Exercise directions: From the first line to the last, print the records exactly, leaving out the pictures.
★ ★ ★ ★
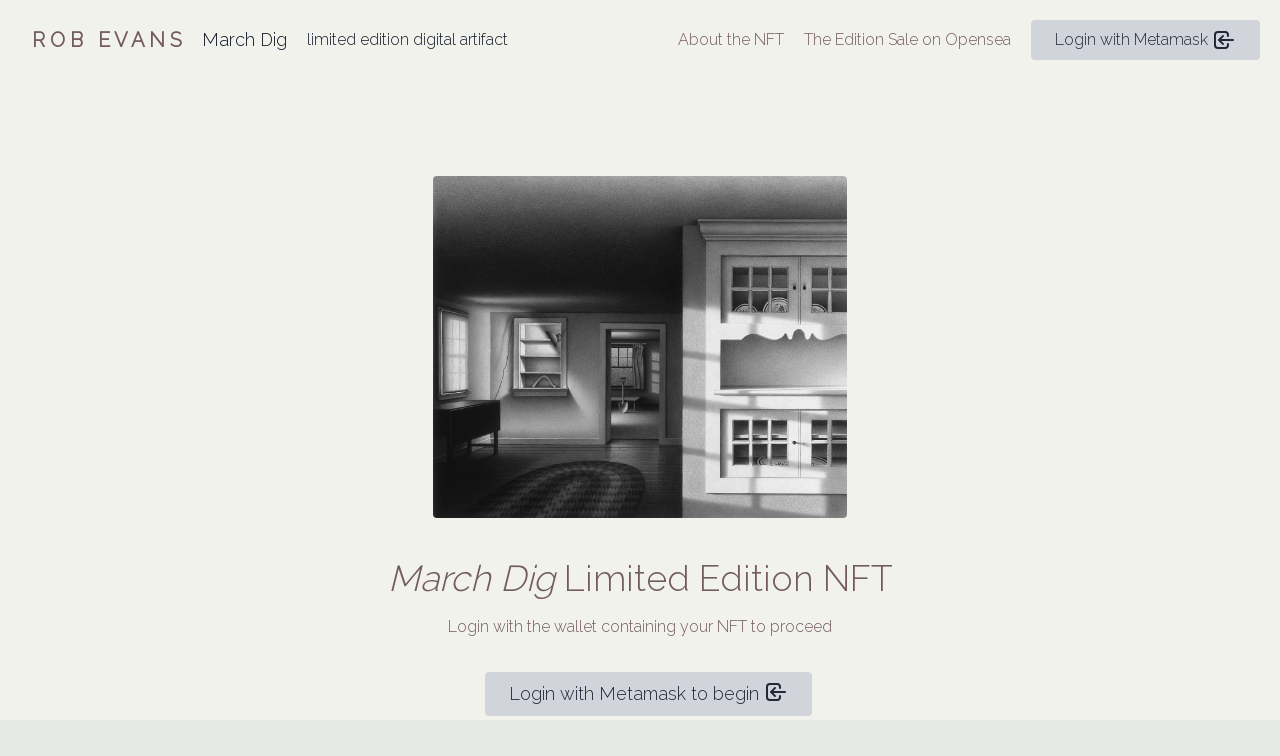

--- FILE ---
content_type: text/html; charset=utf-8
request_url: http://marchdig.app/authorize
body_size: 3738
content:
<!DOCTYPE html><html class="bg-footer-light"><head><meta name="viewport" content="width=device-width, initial-scale=1"><meta name="theme-color" content="#000000"><title>March Dig</title><link rel="preconnect" href="https://fonts.googleapis.com"><link rel="preconnect" href="https://fonts.gstatic.com" crossorigin><link href="https://fonts.googleapis.com/css2?family=Raleway:wght@300&amp;display=swap" rel="stylesheet"><link rel="stylesheet" href="/stylesheets/style.css"><link rel="stylesheet" href="/stylesheets/imagecontrol.css"><script src="https://cdn.jsdelivr.net/npm/web3@latest/dist/web3.min.js"></script><script src="https://unpkg.com/moralis/dist/moralis.js"></script></head><body class="font-raleway text-brick bg-page-light"><noscript>You need to enable JavaScript to run this app.</noscript><div id="root"></div><header><div class="container mx-auto flex flex-wrap p-5 flex-col md:flex-row items-center"><nav class="flex flex-wrap items-left text-base justify-left"><a class="flex title-font font-medium items-center mb-4 md:mb-0 mr-5"><span class="ml-3 text-xl text-brick"><strong>R O B &nbsp; E V A N S</strong></span></a><a class="flex title-font font-medium items-center text-gray-900 mb-4 md:mb-0 mr-5"><span class="text-lg">March Dig</span></a><a class="flex title-font font-medium items-center text-gray-900 mb-4 md:mb-0 mr-5"><span class="text-base">limited edition digital artifact</span></a></nav><nav class="md:ml-auto flex flex-wrap items-center text-base justify-center"><a class="mr-5 hover:text-gray-900" href="https://www.robevansart.org/nft" target="_blank">About the NFT</a><a class="mr-5 hover:text-gray-900" href="https://opensea.io/collection/rob-evans-march-dig-nft" target="_blank">The Edition Sale on Opensea</a></nav><button class="inline-flex items-center text-gray-800 bg-gray-300 border-0 py-2 px-6 focus:outline-none hover:bg-gray-400 rounded text-base mt-4 md:mt-0" onclick="login()">Login with Metamask&nbsp;<svg class="h-6 w-6" xmlns="http://www.w3.org/2000/svg" fill="none" viewBox="0 0 24 24" stroke="currentColor"><path stroke-linecap="round" stroke-linejoin="round" stroke-width="2" d="M11 16l-4-4m0 0l4-4m-4 4h14m-5 4v1a3 3 0 01-3 3H6a3 3 0 01-3-3V7a3 3 0 013-3h7a3 3 0 013 3v1"></path></svg></button></div></header><section class="body-font"><div class="container mx-auto flex px-5 py-24 items-center justify-center flex-col"><img class="lg:w-2/6 md:w-3/6 w-5/6 mb-10 object-cover object-center rounded" alt="hero" src="/images/MarchDigBase.png"><div class="text-center lg:w-2/3 w-full"><h1 class="title-font sm:text-4xl text-3xl mb-4 font-medium"><i>March Dig</i> Limited Edition NFT</h1><p class="mb-8 leading-relaxed" id="moralis-msgs">Login with the wallet containing your NFT to proceed</p><div class="flex justify-center"><button class="ml-4 inline-flex text-gray-800 bg-gray-300 border-0 py-2 px-6 focus:outline-none hover:bg-gray-400 rounded text-lg" onclick="login()">Login with Metamask to begin&nbsp;<svg class="h-6 w-6" xmlns="http://www.w3.org/2000/svg" fill="none" viewBox="0 0 24 24" stroke="currentColor"><path stroke-linecap="round" stroke-linejoin="round" stroke-width="2" d="M11 16l-4-4m0 0l4-4m-4 4h14m-5 4v1a3 3 0 01-3 3H6a3 3 0 01-3-3V7a3 3 0 013-3h7a3 3 0 013 3v1"></path></svg></button></div></div></div></section><form id="theform" action="/authorize" method="POST"> <input id="userid" type="hidden" name="userid"></form><footer class="text-gray-600 body-font bg-footer-light"><div><div class="container mx-auto py-4 px-5 flex flex-wrap flex-col sm:flex-row"><p class="text-gray-500 text-sm text-center sm:text-left">&copy; 2021 Rob Evans and Andrew Evans</p></div></div></footer><script type="text/javascript" src="/javascripts/crypto.js"></script></body></html>

--- FILE ---
content_type: text/css; charset=UTF-8
request_url: http://marchdig.app/stylesheets/imagecontrol.css
body_size: 383
content:
/* additional css for managing the image containers */

.img-container {
  height: 1200px;
}

.img-container img {
  opacity: 0;
  z-index: -1;
}

.img-container img.next {
  opacity: 1;
  z-index: 1;
}

.img-container img.prev {
  opacity: 1;
  z-index: 2;
}

.img-container img.fade-out {
  opacity: 0;
  transition: visibility 0s 10s, opacity 10s linear;
  visibility: visible;
}


--- FILE ---
content_type: application/javascript; charset=UTF-8
request_url: http://marchdig.app/javascripts/crypto.js
body_size: 902
content:
/** Connect to Moralis server */
const serverUrl = "https://abshvi5j7zcq.usemoralis.com:2053/server";
const appId = "DX2m3hg7E6hAYNsVZhqX9CYY4zNy96QBPrSSctJu";
Moralis.start({ serverUrl, appId });


async function login() {
	let user = Moralis.User.current();
	if (user) {
	  await Moralis.User.logOut();
	}
	try {
		user = await Moralis.authenticate({ signingMessage: "Welcome to March Dig World!" })
		document.getElementById("moralis-msgs").innerHTML = "Checking you out...";
		document.getElementById("userid").value = user.get('ethAddress');
		// go ahead and POST
		document.getElementById("theform").submit();
	} catch(error) {
		console.log(error)
	}
}

async function logOut() {
  await Moralis.User.logOut();
  console.log("logged out");
  window.location.href = "/logout";
}


//document.getElementById("btn-login").onclick = login;
//document.getElementById("btn-logout").onclick = logOut;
★ ★ ★ ★
Written response:
--- FILE ---
content_type: text/html; charset=utf-8
request_url: http://marchdig.app/authorize
body_size: 3738
content:
<!DOCTYPE html><html class="bg-footer-light"><head><meta name="viewport" content="width=device-width, initial-scale=1"><meta name="theme-color" content="#000000"><title>March Dig</title><link rel="preconnect" href="https://fonts.googleapis.com"><link rel="preconnect" href="https://fonts.gstatic.com" crossorigin><link href="https://fonts.googleapis.com/css2?family=Raleway:wght@300&amp;display=swap" rel="stylesheet"><link rel="stylesheet" href="/stylesheets/style.css"><link rel="stylesheet" href="/stylesheets/imagecontrol.css"><script src="https://cdn.jsdelivr.net/npm/web3@latest/dist/web3.min.js"></script><script src="https://unpkg.com/moralis/dist/moralis.js"></script></head><body class="font-raleway text-brick bg-page-light"><noscript>You need to enable JavaScript to run this app.</noscript><div id="root"></div><header><div class="container mx-auto flex flex-wrap p-5 flex-col md:flex-row items-center"><nav class="flex flex-wrap items-left text-base justify-left"><a class="flex title-font font-medium items-center mb-4 md:mb-0 mr-5"><span class="ml-3 text-xl text-brick"><strong>R O B &nbsp; E V A N S</strong></span></a><a class="flex title-font font-medium items-center text-gray-900 mb-4 md:mb-0 mr-5"><span class="text-lg">March Dig</span></a><a class="flex title-font font-medium items-center text-gray-900 mb-4 md:mb-0 mr-5"><span class="text-base">limited edition digital artifact</span></a></nav><nav class="md:ml-auto flex flex-wrap items-center text-base justify-center"><a class="mr-5 hover:text-gray-900" href="https://www.robevansart.org/nft" target="_blank">About the NFT</a><a class="mr-5 hover:text-gray-900" href="https://opensea.io/collection/rob-evans-march-dig-nft" target="_blank">The Edition Sale on Opensea</a></nav><button class="inline-flex items-center text-gray-800 bg-gray-300 border-0 py-2 px-6 focus:outline-none hover:bg-gray-400 rounded text-base mt-4 md:mt-0" onclick="login()">Login with Metamask&nbsp;<svg class="h-6 w-6" xmlns="http://www.w3.org/2000/svg" fill="none" viewBox="0 0 24 24" stroke="currentColor"><path stroke-linecap="round" stroke-linejoin="round" stroke-width="2" d="M11 16l-4-4m0 0l4-4m-4 4h14m-5 4v1a3 3 0 01-3 3H6a3 3 0 01-3-3V7a3 3 0 013-3h7a3 3 0 013 3v1"></path></svg></button></div></header><section class="body-font"><div class="container mx-auto flex px-5 py-24 items-center justify-center flex-col"><img class="lg:w-2/6 md:w-3/6 w-5/6 mb-10 object-cover object-center rounded" alt="hero" src="/images/MarchDigBase.png"><div class="text-center lg:w-2/3 w-full"><h1 class="title-font sm:text-4xl text-3xl mb-4 font-medium"><i>March Dig</i> Limited Edition NFT</h1><p class="mb-8 leading-relaxed" id="moralis-msgs">Login with the wallet containing your NFT to proceed</p><div class="flex justify-center"><button class="ml-4 inline-flex text-gray-800 bg-gray-300 border-0 py-2 px-6 focus:outline-none hover:bg-gray-400 rounded text-lg" onclick="login()">Login with Metamask to begin&nbsp;<svg class="h-6 w-6" xmlns="http://www.w3.org/2000/svg" fill="none" viewBox="0 0 24 24" stroke="currentColor"><path stroke-linecap="round" stroke-linejoin="round" stroke-width="2" d="M11 16l-4-4m0 0l4-4m-4 4h14m-5 4v1a3 3 0 01-3 3H6a3 3 0 01-3-3V7a3 3 0 013-3h7a3 3 0 013 3v1"></path></svg></button></div></div></div></section><form id="theform" action="/authorize" method="POST"> <input id="userid" type="hidden" name="userid"></form><footer class="text-gray-600 body-font bg-footer-light"><div><div class="container mx-auto py-4 px-5 flex flex-wrap flex-col sm:flex-row"><p class="text-gray-500 text-sm text-center sm:text-left">&copy; 2021 Rob Evans and Andrew Evans</p></div></div></footer><script type="text/javascript" src="/javascripts/crypto.js"></script></body></html>

--- FILE ---
content_type: text/css; charset=UTF-8
request_url: http://marchdig.app/stylesheets/imagecontrol.css
body_size: 383
content:
/* additional css for managing the image containers */

.img-container {
  height: 1200px;
}

.img-container img {
  opacity: 0;
  z-index: -1;
}

.img-container img.next {
  opacity: 1;
  z-index: 1;
}

.img-container img.prev {
  opacity: 1;
  z-index: 2;
}

.img-container img.fade-out {
  opacity: 0;
  transition: visibility 0s 10s, opacity 10s linear;
  visibility: visible;
}


--- FILE ---
content_type: application/javascript; charset=UTF-8
request_url: http://marchdig.app/javascripts/crypto.js
body_size: 902
content:
/** Connect to Moralis server */
const serverUrl = "https://abshvi5j7zcq.usemoralis.com:2053/server";
const appId = "DX2m3hg7E6hAYNsVZhqX9CYY4zNy96QBPrSSctJu";
Moralis.start({ serverUrl, appId });


async function login() {
	let user = Moralis.User.current();
	if (user) {
	  await Moralis.User.logOut();
	}
	try {
		user = await Moralis.authenticate({ signingMessage: "Welcome to March Dig World!" })
		document.getElementById("moralis-msgs").innerHTML = "Checking you out...";
		document.getElementById("userid").value = user.get('ethAddress');
		// go ahead and POST
		document.getElementById("theform").submit();
	} catch(error) {
		console.log(error)
	}
}

async function logOut() {
  await Moralis.User.logOut();
  console.log("logged out");
  window.location.href = "/logout";
}


//document.getElementById("btn-login").onclick = login;
//document.getElementById("btn-logout").onclick = logOut;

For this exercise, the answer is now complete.